### To do
Copy out the entries below verbatim, from the line containing "In the context" through the line containing "Answer: the red taillight at pixel 84 176", inclusive.

### Data supplied
◆ ◆ ◆ ◆
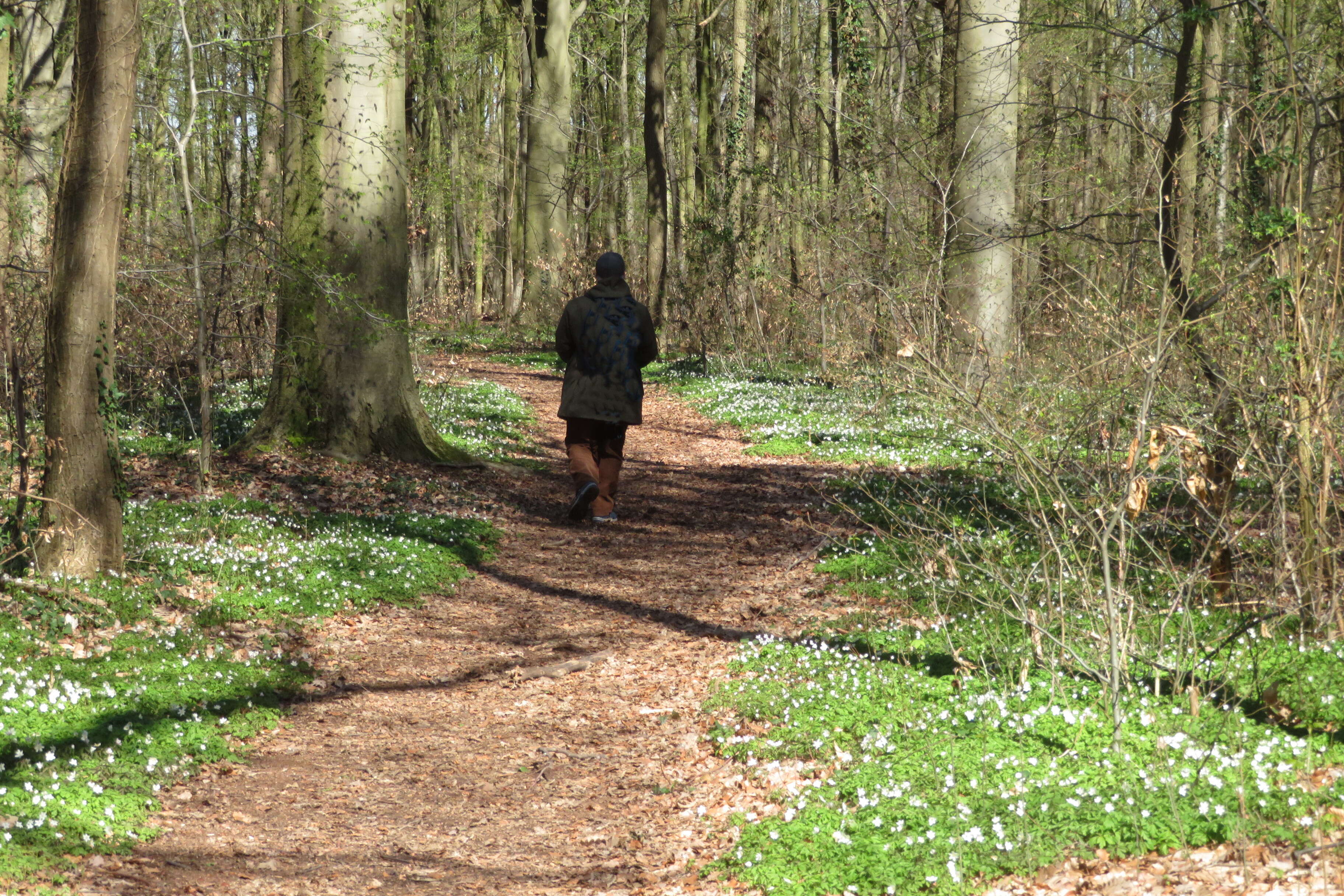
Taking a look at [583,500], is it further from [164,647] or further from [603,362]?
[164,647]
◆ ◆ ◆ ◆
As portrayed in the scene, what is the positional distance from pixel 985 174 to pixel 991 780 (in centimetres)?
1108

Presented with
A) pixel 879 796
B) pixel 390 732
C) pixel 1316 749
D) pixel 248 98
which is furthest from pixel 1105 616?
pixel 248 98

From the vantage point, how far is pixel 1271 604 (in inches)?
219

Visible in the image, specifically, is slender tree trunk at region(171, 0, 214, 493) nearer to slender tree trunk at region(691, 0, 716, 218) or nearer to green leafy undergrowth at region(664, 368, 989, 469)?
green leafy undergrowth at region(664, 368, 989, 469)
◆ ◆ ◆ ◆
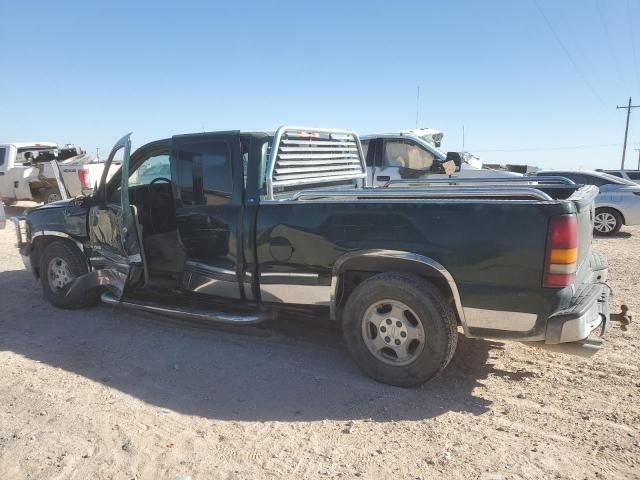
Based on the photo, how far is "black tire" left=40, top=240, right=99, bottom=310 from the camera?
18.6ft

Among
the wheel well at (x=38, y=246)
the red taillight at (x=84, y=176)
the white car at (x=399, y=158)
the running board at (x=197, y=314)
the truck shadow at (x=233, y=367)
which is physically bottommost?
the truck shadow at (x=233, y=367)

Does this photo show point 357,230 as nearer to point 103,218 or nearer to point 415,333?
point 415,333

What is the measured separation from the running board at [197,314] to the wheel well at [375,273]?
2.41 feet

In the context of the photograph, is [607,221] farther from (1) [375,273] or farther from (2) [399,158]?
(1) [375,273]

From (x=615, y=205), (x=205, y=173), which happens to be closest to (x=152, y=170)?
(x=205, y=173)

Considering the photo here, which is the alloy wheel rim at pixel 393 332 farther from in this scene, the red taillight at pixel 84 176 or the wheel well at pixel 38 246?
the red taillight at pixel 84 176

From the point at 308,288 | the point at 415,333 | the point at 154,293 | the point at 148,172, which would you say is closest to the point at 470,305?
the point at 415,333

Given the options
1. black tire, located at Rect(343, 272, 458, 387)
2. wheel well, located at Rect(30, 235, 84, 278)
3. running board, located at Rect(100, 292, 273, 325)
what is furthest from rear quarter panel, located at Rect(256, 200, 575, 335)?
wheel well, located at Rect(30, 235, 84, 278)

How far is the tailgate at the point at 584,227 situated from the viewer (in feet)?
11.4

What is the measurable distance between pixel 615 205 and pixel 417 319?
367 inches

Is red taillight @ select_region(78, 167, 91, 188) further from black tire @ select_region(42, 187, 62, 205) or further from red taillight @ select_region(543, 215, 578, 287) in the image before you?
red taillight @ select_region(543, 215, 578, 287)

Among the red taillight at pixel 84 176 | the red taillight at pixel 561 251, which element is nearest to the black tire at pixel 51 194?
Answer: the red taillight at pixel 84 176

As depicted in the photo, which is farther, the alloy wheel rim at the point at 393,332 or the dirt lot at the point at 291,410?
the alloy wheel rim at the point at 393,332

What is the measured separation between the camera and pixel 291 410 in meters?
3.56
◆ ◆ ◆ ◆
### Output
In the context of the photograph, is [607,221] farther from (1) [375,273] or farther from (2) [399,158]?
(1) [375,273]

From (x=615, y=205), (x=205, y=173), which happens to be closest to (x=152, y=170)?
(x=205, y=173)

Considering the photo here, which is the alloy wheel rim at pixel 393 332 farther from in this scene, the red taillight at pixel 84 176 or the wheel well at pixel 38 246?
the red taillight at pixel 84 176

From the point at 308,288 | the point at 415,333 | the point at 154,293 | the point at 148,172, which would you say is closest to the point at 470,305?
the point at 415,333

Given the options
1. black tire, located at Rect(343, 272, 458, 387)
2. wheel well, located at Rect(30, 235, 84, 278)
3. running board, located at Rect(100, 292, 273, 325)
what is furthest from rear quarter panel, located at Rect(256, 200, 575, 335)?
wheel well, located at Rect(30, 235, 84, 278)

How far is the tailgate at the point at 584,227 situated from the viewer (in feet)?
11.4

What is the measurable distance between pixel 615 205 and pixel 417 319?
367 inches

Is red taillight @ select_region(78, 167, 91, 188) further from black tire @ select_region(42, 187, 62, 205) or further from red taillight @ select_region(543, 215, 578, 287) in the image before you?
red taillight @ select_region(543, 215, 578, 287)

Among the red taillight at pixel 84 176 | the red taillight at pixel 561 251, which element is nearest to the black tire at pixel 51 194?
Answer: the red taillight at pixel 84 176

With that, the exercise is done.